Study text ::
For stucco specifics, go here http://www.your-leaking-house.com/sites/your-leaking-house.com/forum/index.php and ask Carl Brown.

Me, I'd bust the stucco out at least up to the bottom of the window and install a pan or other flashing so the water can exit the wall. Then, I'd get some wall-vent and install it. (I saw at least 1 dutch lap on that roof!:laughing: )


----------



## tinner666

Grumpy said:


> Agreed and agreed, but when I sit in a court of law and say "Your honor I installed it exactly as the manufactyrer stated in good faith that they know how to install their product." The point is I want limited liability should there be a failure of any kind. If youa re getting the manufacturer to literally "sign" off that's great. If you are getting a verbal "Um yeah that should be ok", I pray for you.


Agreed again grumpy. But the metal book says to cut the panels off and add Z-bar. Screw that. I bow fold and then add a Z-bar, or sometimes a locking strip attached across the ridges and a ridge locked to it.

Their stated reason? Nobody will take the time to do it right. That's why my bids seem to have no relation to other bids on many jobs. :laughing:

Same for the shingle suppliers. Like I said we used to hang together and hash ideas, causes and effects for hours. 

Did you know they claim that bending a shingle to nail under it will crack most of the fibers? If it isn't lifted with an almost straight lift, as opposed to a 'decent' bend, that one just got ruined. 

Anybody seeing this thread and not in the know, grump and I aren't arguing, we're discussing and debating this.


----------



## tinner666

BTW TomS. Any damage on that side wall? Lot of staining by that gutter.


----------



## Ed the Roofer

tinner666 said:


> BTW TomS. Any damage on that side wall? Lot of staining by that gutter.


Frank, you should know the obvious answer that saves all roofs from what you must have read at Nachi so far.

But, in this case, they would be extremely correct.

That leak stained stucco wall does in fact need a kick-out flashing to be installed on the upper roof, bottom course.


Further, I agree completely about bending the top of the Standing Seam panel AND using the Z-Flashing, or actually an oversized on one part J-Flashing.


For that double stacked skylight, I would try to find ONE oversized unit to avoid the center flashing details all together.

Input data ::
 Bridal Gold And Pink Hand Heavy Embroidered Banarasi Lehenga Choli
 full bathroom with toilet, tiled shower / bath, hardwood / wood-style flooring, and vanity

Work instructions :: In the roofing thread, what does Ed the Roofer say must be installed on the bottom course of the upper roof to deal with the leak-stained stucco wall? The data comes from a different source than the roofing thread.

Written answer :: A kick-out flashing.